Posted by Lisa Poulson at 10:40 AM | TrackBack
Catalyzing Europe's Technology Innovation Ecosystem
Over the past three weeks, I’ve been visiting with technology entrepreneurs in London, Paris, Madrid, and Geneva. These conversations have confirmed my belief that the technology development on the right side of the Atlantic is absolutely world class.
In fact, despite the constant refrain that Europe is “behind the U.S.,” I find that European-developed technology is quite contemporary with – and often exceeds – U.S. innovation. In certain markets – such as mobile content and services – the U.S. lags considerably behind much of the world.

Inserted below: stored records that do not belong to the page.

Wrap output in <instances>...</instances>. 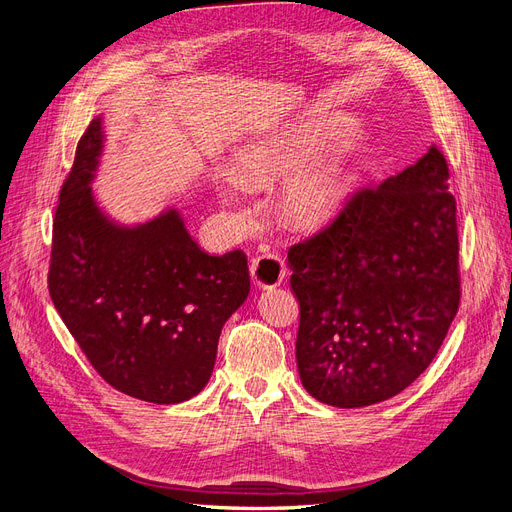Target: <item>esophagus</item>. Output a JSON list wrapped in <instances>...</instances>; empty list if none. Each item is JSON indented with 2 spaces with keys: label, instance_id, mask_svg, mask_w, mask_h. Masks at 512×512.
<instances>
[{
  "label": "esophagus",
  "instance_id": "obj_1",
  "mask_svg": "<svg viewBox=\"0 0 512 512\" xmlns=\"http://www.w3.org/2000/svg\"><path fill=\"white\" fill-rule=\"evenodd\" d=\"M250 273H252L254 284L260 288L280 286L284 282V275H286L284 258L273 254V252L260 254L250 262Z\"/></svg>",
  "mask_w": 512,
  "mask_h": 512
}]
</instances>
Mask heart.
<instances>
[{
	"mask_svg": "<svg viewBox=\"0 0 512 512\" xmlns=\"http://www.w3.org/2000/svg\"><path fill=\"white\" fill-rule=\"evenodd\" d=\"M312 132H297L280 141L258 143L241 151L235 162V177L243 183H267L280 177L314 149ZM350 190L344 158H324L294 177L282 198L286 218L297 226H318L342 207Z\"/></svg>",
	"mask_w": 512,
	"mask_h": 512,
	"instance_id": "b5f03b06",
	"label": "heart"
}]
</instances>
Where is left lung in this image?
Masks as SVG:
<instances>
[{"label": "left lung", "instance_id": "obj_1", "mask_svg": "<svg viewBox=\"0 0 512 512\" xmlns=\"http://www.w3.org/2000/svg\"><path fill=\"white\" fill-rule=\"evenodd\" d=\"M438 145L288 250L307 393L363 408L410 386L438 354L461 299L457 203Z\"/></svg>", "mask_w": 512, "mask_h": 512}]
</instances>
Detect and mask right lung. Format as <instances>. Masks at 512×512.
<instances>
[{
    "mask_svg": "<svg viewBox=\"0 0 512 512\" xmlns=\"http://www.w3.org/2000/svg\"><path fill=\"white\" fill-rule=\"evenodd\" d=\"M100 147L94 119L59 192L49 294L104 382L149 404H179L211 378L224 322L250 292L247 258L200 250L177 211L113 226L89 188Z\"/></svg>",
    "mask_w": 512,
    "mask_h": 512,
    "instance_id": "1",
    "label": "right lung"
}]
</instances>
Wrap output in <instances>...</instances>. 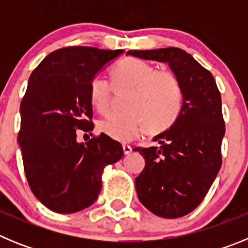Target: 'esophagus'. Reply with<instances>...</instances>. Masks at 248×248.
Returning a JSON list of instances; mask_svg holds the SVG:
<instances>
[{
  "instance_id": "34e87169",
  "label": "esophagus",
  "mask_w": 248,
  "mask_h": 248,
  "mask_svg": "<svg viewBox=\"0 0 248 248\" xmlns=\"http://www.w3.org/2000/svg\"><path fill=\"white\" fill-rule=\"evenodd\" d=\"M131 150H133V148H131L130 145H125V144L123 145V151H124V154H125V155L130 154Z\"/></svg>"
}]
</instances>
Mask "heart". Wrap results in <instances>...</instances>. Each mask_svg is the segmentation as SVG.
Returning a JSON list of instances; mask_svg holds the SVG:
<instances>
[{
    "label": "heart",
    "instance_id": "heart-1",
    "mask_svg": "<svg viewBox=\"0 0 248 248\" xmlns=\"http://www.w3.org/2000/svg\"><path fill=\"white\" fill-rule=\"evenodd\" d=\"M114 88H129L124 111H109L98 122L100 133L119 141H129L146 129L159 134L171 128L183 109L184 92L172 72L157 71L151 63L125 58L110 71ZM111 85L100 77L89 83V98L98 111L108 108Z\"/></svg>",
    "mask_w": 248,
    "mask_h": 248
}]
</instances>
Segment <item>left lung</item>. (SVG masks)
Listing matches in <instances>:
<instances>
[{
  "mask_svg": "<svg viewBox=\"0 0 248 248\" xmlns=\"http://www.w3.org/2000/svg\"><path fill=\"white\" fill-rule=\"evenodd\" d=\"M126 54L166 63L183 87L180 115L153 139L159 145L134 149L145 159V168L135 179L140 202L160 217H181L200 205L221 168L225 122L220 92L214 76L180 48Z\"/></svg>",
  "mask_w": 248,
  "mask_h": 248,
  "instance_id": "obj_1",
  "label": "left lung"
}]
</instances>
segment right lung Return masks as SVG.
<instances>
[{
	"instance_id": "add662e5",
	"label": "right lung",
	"mask_w": 248,
	"mask_h": 248,
	"mask_svg": "<svg viewBox=\"0 0 248 248\" xmlns=\"http://www.w3.org/2000/svg\"><path fill=\"white\" fill-rule=\"evenodd\" d=\"M124 50L68 47L48 54L32 72L22 99L19 148L30 187L46 207L73 214L93 205L102 172L124 155L100 134L87 143L77 129L93 130L89 83Z\"/></svg>"
}]
</instances>
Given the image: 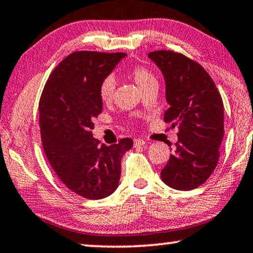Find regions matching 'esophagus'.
I'll return each instance as SVG.
<instances>
[{"label":"esophagus","instance_id":"esophagus-1","mask_svg":"<svg viewBox=\"0 0 253 253\" xmlns=\"http://www.w3.org/2000/svg\"><path fill=\"white\" fill-rule=\"evenodd\" d=\"M133 144L135 147H138V146H144L146 144L145 140H142V139H139V138H135L133 140Z\"/></svg>","mask_w":253,"mask_h":253}]
</instances>
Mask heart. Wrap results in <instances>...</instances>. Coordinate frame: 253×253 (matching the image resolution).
<instances>
[{
    "label": "heart",
    "mask_w": 253,
    "mask_h": 253,
    "mask_svg": "<svg viewBox=\"0 0 253 253\" xmlns=\"http://www.w3.org/2000/svg\"><path fill=\"white\" fill-rule=\"evenodd\" d=\"M129 74L134 80V82L138 84L139 87L144 91L146 87L152 85L154 83H157L156 78L153 73L146 68L145 66L137 65L129 69ZM116 83L113 76H106L99 84V97L104 102H109L113 100L115 93Z\"/></svg>",
    "instance_id": "heart-1"
}]
</instances>
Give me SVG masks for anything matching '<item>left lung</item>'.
<instances>
[{
	"label": "left lung",
	"mask_w": 253,
	"mask_h": 253,
	"mask_svg": "<svg viewBox=\"0 0 253 253\" xmlns=\"http://www.w3.org/2000/svg\"><path fill=\"white\" fill-rule=\"evenodd\" d=\"M148 57L166 80L169 108L164 121L178 126V141L161 171L164 184L179 190L195 189L215 169L224 137V104L213 80L199 63L173 51Z\"/></svg>",
	"instance_id": "obj_1"
}]
</instances>
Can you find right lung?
Listing matches in <instances>:
<instances>
[{"label": "right lung", "mask_w": 253, "mask_h": 253, "mask_svg": "<svg viewBox=\"0 0 253 253\" xmlns=\"http://www.w3.org/2000/svg\"><path fill=\"white\" fill-rule=\"evenodd\" d=\"M126 54L76 51L53 69L40 98V129L46 159L72 192L89 200L107 197L118 188L121 160L131 138L99 145L94 119L102 111L99 84Z\"/></svg>", "instance_id": "right-lung-1"}]
</instances>
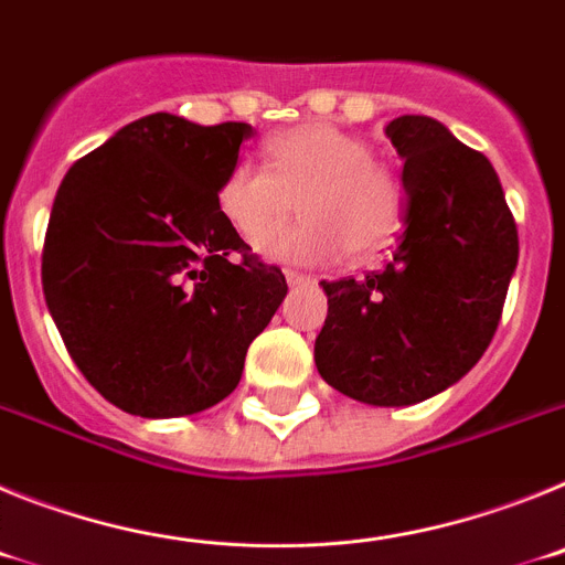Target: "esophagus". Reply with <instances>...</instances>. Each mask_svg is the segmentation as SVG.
<instances>
[{"label": "esophagus", "instance_id": "34e87169", "mask_svg": "<svg viewBox=\"0 0 565 565\" xmlns=\"http://www.w3.org/2000/svg\"><path fill=\"white\" fill-rule=\"evenodd\" d=\"M286 279H288V286H306V282H313L311 274H302L297 271V268H286Z\"/></svg>", "mask_w": 565, "mask_h": 565}]
</instances>
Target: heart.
<instances>
[{"mask_svg":"<svg viewBox=\"0 0 565 565\" xmlns=\"http://www.w3.org/2000/svg\"><path fill=\"white\" fill-rule=\"evenodd\" d=\"M266 166L239 161L223 174L217 209L228 226L274 259L367 257L396 234L402 183L373 158V147L331 124H299L271 135ZM300 203L299 224L275 230ZM275 232L271 233L270 228Z\"/></svg>","mask_w":565,"mask_h":565,"instance_id":"b5f03b06","label":"heart"}]
</instances>
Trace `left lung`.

Still, there is this perception among American investors and customers – and even among Europeans -- that Europe is lagging.
The perception is fueled in large measure by the lack of strong, recognizable global technology players to come out of Europe in the last 20 years. Today, when you list the great European technology brands, you can count them on the fingers of one hand: ARM from the UK. Business Objects and Gemplus in France. Nokia and Ericsson in Scandinavia. SAP in Germany. And this despite some €73 billion being spent on technology R&D throughout the European Union
So why -- with innovative engineering, significant public investment, world-class universities, a growing venture capital industry – has Europe not produce more great global companies?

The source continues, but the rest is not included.